At one level, this may be seen as a call to protect the heritage of a cherished social institution. At another level though, it is typical of direct consumer actions that have increasingly and more generally emerged over the last decade or so. Direct action normally involves a group addressing an existing problem, highlighting an alternative, or demonstrating a possible solution to a problem.
In some instances, direct action is perpetrated in the form of violence, but other, more peaceful means are often used too – the Barca petition being one example. As the Guardian newspaper, the Occupy movement and more recently Anonymous have all shown though, disgruntled people are no longer prepared to idly accept perceived wrongdoings.
It remains to be seen whether the Barca petition will achieve the fans’ goal of removing Qatar Airways’ name from team shirts. But one has to remember that the timing of the petition is not accidental. The club is in the midst of a presidential election that will reach it’s climax on Saturday.
One of the candidates is former president Joan Laporta, who is a staunch Catalan nationalist and a firm advocate of the football club’s traditional values. He also happens to be the arch nemesis of Sandro Rossell, who succeeded Laporta as Barca president in 2010 and then signed the deal with Qatar’s state airline. Laporta has stated that he will terminate the Qatar Airways deal should he be elected.
Laporta’s posturing orchestration may be entirely opportunistic, motivated by political ambition, conveniently underpinned by discontent among willing disciples. However, the form of direct action being taken by fans is especially resonant in light of recent problems at FIFA.
FIFA foe fum
As world football’s governing body has plunged deeper into a mire of corruption, football fans across the world have called for FIFA’s corporate partners to take action against the organisation. The response of most partners has been lame, their statements being a tightrope walk designed to placate fans whilst not undermining either their relations with FIFA or the sponsorship investment they have made in the World Cup.
What the Barcelona case illustrates though is that bringing about change at FIFA may rest in the hands of direct consumer action.

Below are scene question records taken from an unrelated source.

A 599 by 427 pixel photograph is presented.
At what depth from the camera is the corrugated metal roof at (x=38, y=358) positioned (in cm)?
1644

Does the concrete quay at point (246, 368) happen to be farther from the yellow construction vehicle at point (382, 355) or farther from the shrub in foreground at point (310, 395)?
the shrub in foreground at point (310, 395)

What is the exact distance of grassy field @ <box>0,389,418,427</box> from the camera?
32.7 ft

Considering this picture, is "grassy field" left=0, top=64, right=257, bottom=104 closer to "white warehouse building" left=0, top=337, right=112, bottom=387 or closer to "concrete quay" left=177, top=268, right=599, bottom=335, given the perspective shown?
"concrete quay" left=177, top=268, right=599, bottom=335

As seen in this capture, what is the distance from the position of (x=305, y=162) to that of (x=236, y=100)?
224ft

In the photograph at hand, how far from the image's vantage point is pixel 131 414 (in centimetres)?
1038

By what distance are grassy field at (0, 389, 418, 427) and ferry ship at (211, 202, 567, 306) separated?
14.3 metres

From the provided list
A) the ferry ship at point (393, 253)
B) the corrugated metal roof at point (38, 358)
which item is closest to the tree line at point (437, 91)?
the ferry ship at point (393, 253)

Rather than looking to faceless executives in the boardrooms of sponsoring corporations across the world, Barca’s socios are signalling to fans everywhere that consumer petitions and product boycotts may be a new way of tackling some of sports’ most serious problems.
It will therefore be interesting to see how fans respond globally, particularly as Barcelona supporters are effectively challenging them to take matters into their own hands.

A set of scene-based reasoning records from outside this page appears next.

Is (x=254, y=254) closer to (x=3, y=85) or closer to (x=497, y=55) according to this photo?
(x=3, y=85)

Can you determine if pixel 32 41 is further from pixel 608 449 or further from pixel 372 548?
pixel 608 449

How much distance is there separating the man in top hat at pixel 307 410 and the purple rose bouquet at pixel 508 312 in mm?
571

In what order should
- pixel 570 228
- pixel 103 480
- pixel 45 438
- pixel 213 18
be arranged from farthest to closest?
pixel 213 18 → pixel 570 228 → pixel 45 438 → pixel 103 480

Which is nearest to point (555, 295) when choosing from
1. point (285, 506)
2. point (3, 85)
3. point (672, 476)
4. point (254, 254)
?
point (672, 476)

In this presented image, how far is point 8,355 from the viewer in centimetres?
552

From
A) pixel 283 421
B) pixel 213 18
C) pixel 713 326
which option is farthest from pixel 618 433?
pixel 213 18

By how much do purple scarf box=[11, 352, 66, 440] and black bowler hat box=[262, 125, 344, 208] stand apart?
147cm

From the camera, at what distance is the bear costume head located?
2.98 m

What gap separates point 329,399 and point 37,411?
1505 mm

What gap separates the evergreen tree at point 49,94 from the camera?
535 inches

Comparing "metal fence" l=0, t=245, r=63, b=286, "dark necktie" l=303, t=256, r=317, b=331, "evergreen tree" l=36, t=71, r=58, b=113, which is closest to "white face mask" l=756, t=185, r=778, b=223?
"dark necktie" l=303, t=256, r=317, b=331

Sepp Blatter and the FIFA hierarchy presumably don’t normally break a sweat when they hear “one flag unites us in brotherhood” echoing in their ears. Yet they should start learning the words of El Cant del Barça, while keeping an eye on developments over in Catalonia.
After all, should Barcelona fans be successful in their quest to oust Qatar Airways, then it creates a precedent that may expose both FIFA itself and its commercial partners to similar actions in the future – Blatter, be warned.